### How to complete this task
Would you reproduce the whole listing exactly, minus its images?

### Information supplied

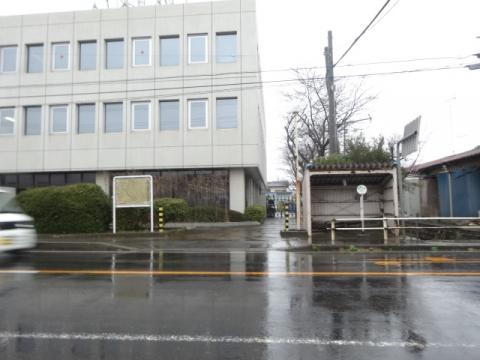 石岡市鹿の子バス停留所前水溜り問題 (1)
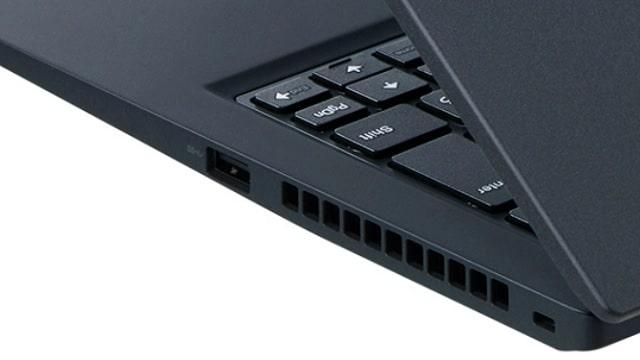 NEC Lavie Direct PM(X) 2021年夏モデルの右側面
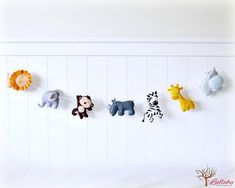 African animal bunting/ banner/ garland - lion, elephant, monkey, rhino, zebra, giraffe, hippo - felt - jungle animals - nursery decor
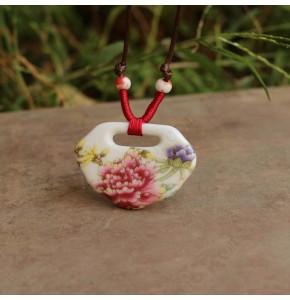 Дамско керамично колие висулка с цвете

### Response to this task
 石岡市鹿の子バス停留所前水溜り問題 (1)
 NEC Lavie Direct PM(X) 2021年夏モデルの右側面
 African animal bunting/ banner/ garland - lion, elephant, monkey, rhino, zebra, giraffe, hippo - felt - jungle animals - nursery decor
 Дамско керамично колие висулка с цвете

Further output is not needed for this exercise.